Google Cloud has introduced BigQuery metastore, a fully managed metastore service that provides unified metadata management for data analytics products. Currently in preview, this new offering enables users to access and manage metadata from various processing engines, including BigQuery and Apache Spark, while supporting both BigQuery tables and open formats like Apache Iceberg.
Key Benefits
The serverless architecture of BigQuery metastore eliminates infrastructure management needs, reducing operational overhead and enabling automatic scaling based on demand. The system offers seamless engine interoperability, allowing users to directly access tables in BigQuery without additional configuration requirements.
A significant advantage is its unified user experience across BigQuery and BigQuery Studio. Users can create tables in Spark using a BigQuery Studio notebook and immediately query them through the Google Cloud console, streamlining the analytics workflow.

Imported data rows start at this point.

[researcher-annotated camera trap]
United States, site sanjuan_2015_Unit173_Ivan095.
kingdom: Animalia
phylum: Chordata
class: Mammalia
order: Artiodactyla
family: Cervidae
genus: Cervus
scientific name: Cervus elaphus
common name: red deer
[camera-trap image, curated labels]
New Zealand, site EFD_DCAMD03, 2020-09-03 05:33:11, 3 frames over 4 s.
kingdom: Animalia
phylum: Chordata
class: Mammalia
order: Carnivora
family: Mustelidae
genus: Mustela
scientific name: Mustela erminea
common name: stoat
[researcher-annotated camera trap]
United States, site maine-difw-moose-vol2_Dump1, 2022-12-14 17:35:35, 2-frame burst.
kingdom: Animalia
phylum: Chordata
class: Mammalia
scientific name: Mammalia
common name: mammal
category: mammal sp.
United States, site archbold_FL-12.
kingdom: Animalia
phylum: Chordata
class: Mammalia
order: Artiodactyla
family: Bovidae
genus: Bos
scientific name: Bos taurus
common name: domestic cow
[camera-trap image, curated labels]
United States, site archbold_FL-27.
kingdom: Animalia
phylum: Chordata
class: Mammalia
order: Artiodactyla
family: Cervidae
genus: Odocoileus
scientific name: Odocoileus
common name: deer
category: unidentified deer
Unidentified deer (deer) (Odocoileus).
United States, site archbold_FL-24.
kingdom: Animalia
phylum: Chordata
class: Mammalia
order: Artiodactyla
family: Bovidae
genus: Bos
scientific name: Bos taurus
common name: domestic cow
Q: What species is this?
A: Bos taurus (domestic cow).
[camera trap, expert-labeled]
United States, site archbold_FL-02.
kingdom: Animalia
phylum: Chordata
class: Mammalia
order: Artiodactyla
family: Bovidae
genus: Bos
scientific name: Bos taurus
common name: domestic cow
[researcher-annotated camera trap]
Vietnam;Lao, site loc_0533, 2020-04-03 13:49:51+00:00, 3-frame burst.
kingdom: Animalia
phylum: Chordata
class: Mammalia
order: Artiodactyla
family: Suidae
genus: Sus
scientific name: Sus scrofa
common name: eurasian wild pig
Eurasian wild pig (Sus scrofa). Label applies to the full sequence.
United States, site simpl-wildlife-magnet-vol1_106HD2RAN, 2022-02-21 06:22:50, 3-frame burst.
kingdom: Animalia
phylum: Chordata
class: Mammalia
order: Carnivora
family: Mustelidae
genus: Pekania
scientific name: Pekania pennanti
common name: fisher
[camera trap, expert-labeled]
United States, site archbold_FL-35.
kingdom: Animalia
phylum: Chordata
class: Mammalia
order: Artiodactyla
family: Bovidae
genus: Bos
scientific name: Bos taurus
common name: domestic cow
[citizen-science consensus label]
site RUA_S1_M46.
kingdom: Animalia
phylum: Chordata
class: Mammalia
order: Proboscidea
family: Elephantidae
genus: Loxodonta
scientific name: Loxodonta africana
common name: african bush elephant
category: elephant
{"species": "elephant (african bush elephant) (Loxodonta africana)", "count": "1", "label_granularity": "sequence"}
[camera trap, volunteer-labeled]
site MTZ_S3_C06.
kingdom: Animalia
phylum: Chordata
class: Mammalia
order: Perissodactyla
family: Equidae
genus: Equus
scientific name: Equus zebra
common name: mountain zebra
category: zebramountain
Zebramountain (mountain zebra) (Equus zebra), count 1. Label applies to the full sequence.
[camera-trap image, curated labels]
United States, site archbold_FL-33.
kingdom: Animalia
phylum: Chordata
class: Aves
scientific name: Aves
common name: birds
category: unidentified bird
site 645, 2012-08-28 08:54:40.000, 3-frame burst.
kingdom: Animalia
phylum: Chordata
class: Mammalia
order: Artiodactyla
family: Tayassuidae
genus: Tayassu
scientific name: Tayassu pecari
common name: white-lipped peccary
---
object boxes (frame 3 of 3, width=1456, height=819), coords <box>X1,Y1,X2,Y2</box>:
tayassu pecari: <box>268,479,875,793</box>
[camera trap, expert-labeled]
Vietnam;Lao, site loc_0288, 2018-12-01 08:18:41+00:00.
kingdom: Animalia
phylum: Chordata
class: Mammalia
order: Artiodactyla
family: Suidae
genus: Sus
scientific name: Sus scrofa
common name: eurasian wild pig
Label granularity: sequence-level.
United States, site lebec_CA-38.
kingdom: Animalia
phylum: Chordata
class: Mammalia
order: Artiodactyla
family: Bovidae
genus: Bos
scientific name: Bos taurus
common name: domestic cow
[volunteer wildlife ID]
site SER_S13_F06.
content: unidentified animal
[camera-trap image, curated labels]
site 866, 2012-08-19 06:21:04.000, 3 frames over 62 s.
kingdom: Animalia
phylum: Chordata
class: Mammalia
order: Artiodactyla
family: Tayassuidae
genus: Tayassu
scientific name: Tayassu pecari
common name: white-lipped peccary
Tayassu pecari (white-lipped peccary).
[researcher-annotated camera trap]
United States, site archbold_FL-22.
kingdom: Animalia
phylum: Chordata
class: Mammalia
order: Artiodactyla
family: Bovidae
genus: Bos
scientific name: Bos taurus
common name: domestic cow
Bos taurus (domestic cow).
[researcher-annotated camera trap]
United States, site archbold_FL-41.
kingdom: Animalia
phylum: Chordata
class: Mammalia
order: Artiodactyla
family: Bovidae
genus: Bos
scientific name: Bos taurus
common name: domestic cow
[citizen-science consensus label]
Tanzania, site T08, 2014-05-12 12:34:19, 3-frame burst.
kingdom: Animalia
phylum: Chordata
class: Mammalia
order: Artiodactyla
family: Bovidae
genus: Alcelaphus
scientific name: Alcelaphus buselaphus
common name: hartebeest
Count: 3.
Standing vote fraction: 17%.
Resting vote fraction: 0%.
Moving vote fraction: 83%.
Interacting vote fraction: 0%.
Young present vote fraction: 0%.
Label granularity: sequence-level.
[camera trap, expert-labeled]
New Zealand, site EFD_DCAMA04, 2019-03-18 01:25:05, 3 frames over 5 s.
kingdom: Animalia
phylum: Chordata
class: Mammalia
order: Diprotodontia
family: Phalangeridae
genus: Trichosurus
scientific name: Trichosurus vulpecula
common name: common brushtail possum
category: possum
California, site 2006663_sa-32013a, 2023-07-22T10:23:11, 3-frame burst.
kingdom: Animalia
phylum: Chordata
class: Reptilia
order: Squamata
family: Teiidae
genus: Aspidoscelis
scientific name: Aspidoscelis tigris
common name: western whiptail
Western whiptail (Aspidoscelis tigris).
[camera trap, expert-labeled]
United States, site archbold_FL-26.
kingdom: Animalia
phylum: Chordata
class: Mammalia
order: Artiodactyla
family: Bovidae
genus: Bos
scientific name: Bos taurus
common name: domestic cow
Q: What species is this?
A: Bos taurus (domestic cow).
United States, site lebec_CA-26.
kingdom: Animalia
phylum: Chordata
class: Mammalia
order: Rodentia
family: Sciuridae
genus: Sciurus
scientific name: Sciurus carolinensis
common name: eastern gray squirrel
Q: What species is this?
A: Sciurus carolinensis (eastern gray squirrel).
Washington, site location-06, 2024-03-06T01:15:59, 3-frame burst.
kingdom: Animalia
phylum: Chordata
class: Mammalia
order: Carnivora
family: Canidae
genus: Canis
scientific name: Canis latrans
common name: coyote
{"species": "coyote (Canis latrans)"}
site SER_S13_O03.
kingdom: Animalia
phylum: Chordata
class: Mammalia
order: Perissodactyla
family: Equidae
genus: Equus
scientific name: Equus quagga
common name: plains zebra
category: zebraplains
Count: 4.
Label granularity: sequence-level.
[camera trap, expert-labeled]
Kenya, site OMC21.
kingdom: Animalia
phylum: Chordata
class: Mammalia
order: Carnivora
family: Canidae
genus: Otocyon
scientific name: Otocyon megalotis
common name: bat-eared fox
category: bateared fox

Technical Specifications and Integration Support
BigQuery metastore integrates with multiple platforms and versions:
- Supports Apache Iceberg 1.5.2 or later
- Compatible with Dataproc version 2.2 or later
- Works with Spark version 3.3 or later
- Includes BigQuery metastore Iceberg catalog plugin
Comparison with BigLake Metastore
As Google Cloud's recommended metastore solution, BigQuery metastore offers distinct advantages over BigLake Metastore. While BigLake Metastore operates as a standalone service supporting only Iceberg tables, BigQuery metastore integrates directly with BigQuery's catalog system. This integration ensures a single source of truth for metadata, enabling tables to be modified through multiple open source engines while maintaining direct query access through BigQuery.
The seamless Spark integration demonstrates BigQuery metastore's efficiency in reducing metadata storage redundancy and streamlining job execution processes.